Le colonel Mustapha El-Habiri, DG de la Protection civile au Jeune Indépendant

"Le plan ORSEC n’a pas fonctionné"

Le premier responsable de la Protection civile, le colonel Mustapha El-Habiri, n’y est pas allé avec le dos de la cuillère pour fustiger le mouvement associatif qui, selon lui, a brillé par son absence lors de la tragédie qu’ont vécue certains quartiers d’Alger, dont Bab El-Oued. Le directeur général des pompiers nous confie que les associations, pourtant nombreuses, se sont éclipsées au moment où l’on avait le plus besoin de leurs "bras". Il reconnaît également "l’échec" du plan ORSEC qui, selon lui, n’a pas été mis en branle à temps. Les collectivités locales n’ont pas été épargnées par les critiques de M. El-Habiri.

Entretien réalisé par Amina A. et Nefla B., Le Jeune Indépendant, 29 novembre 2001

Le Jeune Indépendant : La population de Bab El-Oued reproche aux pouvoirs publics leur arrivée tardive sur les lieux de la catastrophe…
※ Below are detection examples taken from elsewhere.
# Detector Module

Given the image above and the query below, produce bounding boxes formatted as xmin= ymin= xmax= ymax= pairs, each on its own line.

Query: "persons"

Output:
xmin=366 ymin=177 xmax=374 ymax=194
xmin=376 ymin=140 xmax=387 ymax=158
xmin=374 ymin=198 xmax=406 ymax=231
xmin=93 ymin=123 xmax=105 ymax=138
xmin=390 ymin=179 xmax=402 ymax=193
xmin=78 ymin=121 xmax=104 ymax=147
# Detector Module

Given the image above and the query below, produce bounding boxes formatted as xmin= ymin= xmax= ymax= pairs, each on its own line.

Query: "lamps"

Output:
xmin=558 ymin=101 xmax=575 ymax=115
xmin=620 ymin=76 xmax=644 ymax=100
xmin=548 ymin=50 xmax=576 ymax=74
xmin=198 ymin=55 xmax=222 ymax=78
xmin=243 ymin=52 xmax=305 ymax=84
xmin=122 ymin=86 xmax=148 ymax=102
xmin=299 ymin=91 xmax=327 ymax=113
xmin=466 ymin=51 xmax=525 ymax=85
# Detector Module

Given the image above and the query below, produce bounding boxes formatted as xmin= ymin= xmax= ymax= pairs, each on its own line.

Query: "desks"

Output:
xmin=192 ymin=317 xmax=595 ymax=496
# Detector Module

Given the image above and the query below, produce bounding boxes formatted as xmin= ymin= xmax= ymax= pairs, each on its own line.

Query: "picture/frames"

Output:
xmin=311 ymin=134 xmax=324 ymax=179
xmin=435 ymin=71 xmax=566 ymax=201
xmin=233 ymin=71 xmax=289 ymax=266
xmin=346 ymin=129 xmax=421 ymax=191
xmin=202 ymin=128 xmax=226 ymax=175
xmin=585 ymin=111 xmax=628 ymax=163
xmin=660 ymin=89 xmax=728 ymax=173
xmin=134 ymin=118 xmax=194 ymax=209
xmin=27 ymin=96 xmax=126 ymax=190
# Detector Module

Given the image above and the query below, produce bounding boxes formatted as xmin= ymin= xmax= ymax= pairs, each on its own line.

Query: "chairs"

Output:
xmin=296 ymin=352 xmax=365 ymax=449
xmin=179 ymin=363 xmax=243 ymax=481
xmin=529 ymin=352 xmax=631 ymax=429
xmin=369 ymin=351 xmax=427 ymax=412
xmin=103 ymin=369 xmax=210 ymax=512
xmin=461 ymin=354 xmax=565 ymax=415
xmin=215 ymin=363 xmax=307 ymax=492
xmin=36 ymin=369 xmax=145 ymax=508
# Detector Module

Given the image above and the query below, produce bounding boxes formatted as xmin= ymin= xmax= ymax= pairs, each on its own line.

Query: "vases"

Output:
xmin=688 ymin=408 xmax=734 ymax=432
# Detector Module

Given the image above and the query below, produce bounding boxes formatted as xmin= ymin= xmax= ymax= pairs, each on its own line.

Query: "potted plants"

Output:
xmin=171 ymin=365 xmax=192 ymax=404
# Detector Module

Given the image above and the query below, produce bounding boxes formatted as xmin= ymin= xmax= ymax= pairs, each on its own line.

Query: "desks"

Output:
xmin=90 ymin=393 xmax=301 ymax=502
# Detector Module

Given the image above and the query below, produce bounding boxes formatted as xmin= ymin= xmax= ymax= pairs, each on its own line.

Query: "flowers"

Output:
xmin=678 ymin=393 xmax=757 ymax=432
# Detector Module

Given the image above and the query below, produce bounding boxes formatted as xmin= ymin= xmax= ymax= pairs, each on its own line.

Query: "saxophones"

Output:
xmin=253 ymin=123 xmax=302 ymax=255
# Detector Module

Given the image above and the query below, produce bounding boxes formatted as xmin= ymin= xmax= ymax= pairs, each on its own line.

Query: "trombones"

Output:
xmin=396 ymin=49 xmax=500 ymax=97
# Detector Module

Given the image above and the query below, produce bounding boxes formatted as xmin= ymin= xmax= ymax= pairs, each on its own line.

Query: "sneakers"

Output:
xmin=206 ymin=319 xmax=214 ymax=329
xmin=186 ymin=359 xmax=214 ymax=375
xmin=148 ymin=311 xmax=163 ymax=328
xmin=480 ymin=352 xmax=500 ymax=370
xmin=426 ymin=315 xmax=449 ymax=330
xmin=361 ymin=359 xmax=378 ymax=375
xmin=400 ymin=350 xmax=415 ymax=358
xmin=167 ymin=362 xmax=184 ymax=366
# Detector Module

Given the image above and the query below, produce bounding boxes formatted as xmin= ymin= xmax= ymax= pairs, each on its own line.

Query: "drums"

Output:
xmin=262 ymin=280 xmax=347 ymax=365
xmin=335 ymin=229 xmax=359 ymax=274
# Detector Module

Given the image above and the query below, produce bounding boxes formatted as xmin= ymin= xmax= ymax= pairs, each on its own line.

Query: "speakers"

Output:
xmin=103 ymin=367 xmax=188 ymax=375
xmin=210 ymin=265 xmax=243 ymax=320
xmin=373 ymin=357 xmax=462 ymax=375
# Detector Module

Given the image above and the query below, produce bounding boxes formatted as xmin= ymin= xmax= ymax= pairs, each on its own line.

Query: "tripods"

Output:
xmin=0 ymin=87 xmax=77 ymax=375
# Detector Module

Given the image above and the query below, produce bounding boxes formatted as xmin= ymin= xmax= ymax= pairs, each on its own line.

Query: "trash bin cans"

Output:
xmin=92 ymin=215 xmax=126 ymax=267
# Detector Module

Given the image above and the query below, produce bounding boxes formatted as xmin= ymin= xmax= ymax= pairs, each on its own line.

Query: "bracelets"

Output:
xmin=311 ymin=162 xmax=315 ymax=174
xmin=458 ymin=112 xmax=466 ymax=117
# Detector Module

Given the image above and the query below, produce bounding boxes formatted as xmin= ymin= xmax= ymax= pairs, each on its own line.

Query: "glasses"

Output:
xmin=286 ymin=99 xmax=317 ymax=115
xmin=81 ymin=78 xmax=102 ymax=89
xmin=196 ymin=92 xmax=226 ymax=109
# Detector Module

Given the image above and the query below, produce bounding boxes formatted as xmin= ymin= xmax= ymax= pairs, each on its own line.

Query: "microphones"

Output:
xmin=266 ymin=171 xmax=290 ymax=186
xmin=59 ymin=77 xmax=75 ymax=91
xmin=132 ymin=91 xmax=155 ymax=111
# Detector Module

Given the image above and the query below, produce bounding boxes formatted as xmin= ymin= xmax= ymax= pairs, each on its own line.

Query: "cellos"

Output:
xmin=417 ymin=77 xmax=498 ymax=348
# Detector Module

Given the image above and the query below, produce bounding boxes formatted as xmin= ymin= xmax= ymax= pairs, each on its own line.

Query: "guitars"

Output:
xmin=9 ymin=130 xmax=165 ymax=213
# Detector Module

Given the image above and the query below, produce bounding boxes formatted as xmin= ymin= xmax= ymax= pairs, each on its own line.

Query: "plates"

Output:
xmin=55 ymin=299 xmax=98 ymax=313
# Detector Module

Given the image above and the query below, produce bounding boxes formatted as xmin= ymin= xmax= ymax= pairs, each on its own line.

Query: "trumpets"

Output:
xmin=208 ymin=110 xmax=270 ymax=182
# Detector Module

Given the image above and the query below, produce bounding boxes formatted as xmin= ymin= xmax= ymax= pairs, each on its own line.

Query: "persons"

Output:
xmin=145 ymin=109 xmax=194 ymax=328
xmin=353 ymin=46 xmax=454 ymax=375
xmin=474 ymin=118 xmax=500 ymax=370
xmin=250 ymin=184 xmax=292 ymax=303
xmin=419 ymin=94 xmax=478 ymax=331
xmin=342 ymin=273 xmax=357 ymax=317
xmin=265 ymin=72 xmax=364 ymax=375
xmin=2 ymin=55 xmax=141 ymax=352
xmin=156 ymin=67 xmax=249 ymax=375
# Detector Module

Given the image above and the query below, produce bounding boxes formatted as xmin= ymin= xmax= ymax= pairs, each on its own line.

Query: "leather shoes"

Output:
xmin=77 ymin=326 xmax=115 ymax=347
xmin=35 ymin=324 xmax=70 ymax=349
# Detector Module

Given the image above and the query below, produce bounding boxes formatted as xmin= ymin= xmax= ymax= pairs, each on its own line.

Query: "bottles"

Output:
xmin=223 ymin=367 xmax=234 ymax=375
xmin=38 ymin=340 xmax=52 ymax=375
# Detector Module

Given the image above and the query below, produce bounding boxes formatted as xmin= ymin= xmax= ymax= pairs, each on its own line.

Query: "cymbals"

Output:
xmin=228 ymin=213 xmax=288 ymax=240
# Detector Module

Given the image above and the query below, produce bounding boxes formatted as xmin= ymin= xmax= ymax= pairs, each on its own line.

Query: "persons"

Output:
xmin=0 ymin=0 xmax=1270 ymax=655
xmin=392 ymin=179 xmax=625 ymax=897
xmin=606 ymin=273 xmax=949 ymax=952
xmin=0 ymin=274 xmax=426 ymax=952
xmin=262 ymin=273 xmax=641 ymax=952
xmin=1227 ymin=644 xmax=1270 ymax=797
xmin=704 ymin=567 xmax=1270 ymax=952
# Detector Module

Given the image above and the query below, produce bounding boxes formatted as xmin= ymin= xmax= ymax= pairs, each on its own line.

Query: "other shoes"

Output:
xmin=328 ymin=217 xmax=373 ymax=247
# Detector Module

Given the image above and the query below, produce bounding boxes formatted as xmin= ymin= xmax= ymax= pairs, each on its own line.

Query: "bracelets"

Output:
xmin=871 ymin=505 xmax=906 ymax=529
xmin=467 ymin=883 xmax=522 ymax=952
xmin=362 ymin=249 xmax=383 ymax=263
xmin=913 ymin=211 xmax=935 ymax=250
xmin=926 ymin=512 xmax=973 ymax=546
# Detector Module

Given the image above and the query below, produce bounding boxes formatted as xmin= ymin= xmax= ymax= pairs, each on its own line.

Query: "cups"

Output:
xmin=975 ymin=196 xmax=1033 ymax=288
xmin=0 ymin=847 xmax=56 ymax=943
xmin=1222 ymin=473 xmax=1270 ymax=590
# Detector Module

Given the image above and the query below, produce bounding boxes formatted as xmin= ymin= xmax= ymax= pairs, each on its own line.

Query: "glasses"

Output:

Mustapha El-Habiri : Je vais être franc avec vous. Il y a un plan ORSEC, seulement, concrètement, celui-ci n’existe ni au niveau de la commune, ni au niveau de la daïra, ni à celui de la wilaya. En dépit du fait que la wilaya d’Alger dispose de cinq walis (le wali et les quatre walis délégués), le plan n’a pas été mis en œuvre. Je comprends la difficulté du moment, mais on aurait pu sauver des gens si on avait mis en œuvre le plan ORSEC. Il contient quatorze modules qui doivent être pris en charge au niveau des communes. Or, celles-ci ne savent pas ce qu’est un plan ORSEC. D’ailleurs, c’est pour cela que nous avons été pris au dépourvu. Ce plan d’urgence est une obligation pour la commune, alors que nos présidents d’APC ne savent même pas comment agir dans ces moments difficiles. Ils ne connaissent pas le B.A.-Ba de l’action qu’ils doivent entreprendre dans un moment de crise. Concernant la chute des pluies, moi je l’assimile à un barrage qui a cédé déversant toutes ses eaux. C’était tellement violent que je me demande même comment on aurait pu y faire face, même avec le plan ORSEC. Evidemment, il y a Oued Koriche qui est devenu un véritable lac d’eau boueuse. On aurait pu construire des murs de soutènement pour prévenir ce genre de catastrophe. Il y a aussi le problème des communes qui ont permis à tout le monde de construire n’importe où. Les constructions érigées sur des remblais n’étaient pas réglementaires. Donc, il y a aussi le travail de la commune, de la daïra et de la wilaya qui n’a pas été fait.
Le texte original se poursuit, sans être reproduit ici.